With that in mind, I applaud what CNN and YouTube are offering America -- a way to have the individual voice heard directly by those who must use their influence responsibly while trying to gain our vote (and trust). Along with the voice come the questioner's tone, his or her expression, and, most often, a frustration with how things are, and a desire to make things better for themselves and others like them. The question might be something we wished the moderator had asked, or a question that finally gets to the heart of a personal issue.
More important, we can see and hear every candidate's answer, and all the things that go with it. We can see candidates' passion, their uncertainty, or if they are simply trying to avoid the question with a semi-related answer. Above all else, I love watching the reaction to the really tough questions: a shift to the left, an extended pause, a false start, a well-thought-out, politically correct response, and a collective sigh by the party she or he represents.

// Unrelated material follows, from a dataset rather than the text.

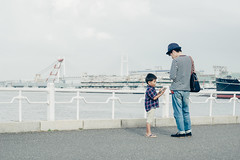 Huh? (edward.cheung) Tags: japan family talk chat learning copying son father a6000 sony 1670z yokohama coast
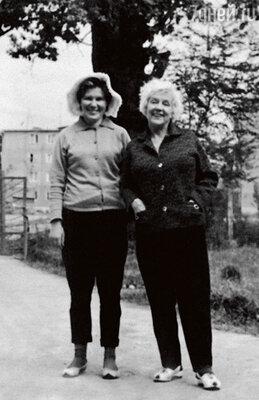 На отдыхе с подругой Рогнедой Яценко. 1980-е годы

That is, unless someone has the guts to tell it like it is, giving us an opinion because s/he believes in it, even unconditionally.
Maybe at the end of it all, we'll be a little more inspired to join the debate now that we, the American people, can ask real questions about real issues and, hopefully, get real answers. The Internet offers us the opportunity to get involved and take action; to participate and make a difference; to know that we're not alone in our quest to be part of something greater; to let our presidential hopefuls know what is most important to us and to see, hear, and experience the responses as if we're sitting across from them.
If nothing else, this wouldn't be nearly as effective without video -- and American-generated video, at that. Hopefully, the CNN/YouTube experiment will lead to more votes being cast next November. Until then, we'll just have to pass the time asking, watching and judging our candidates.
So, I only have one question for you: Are you inspired?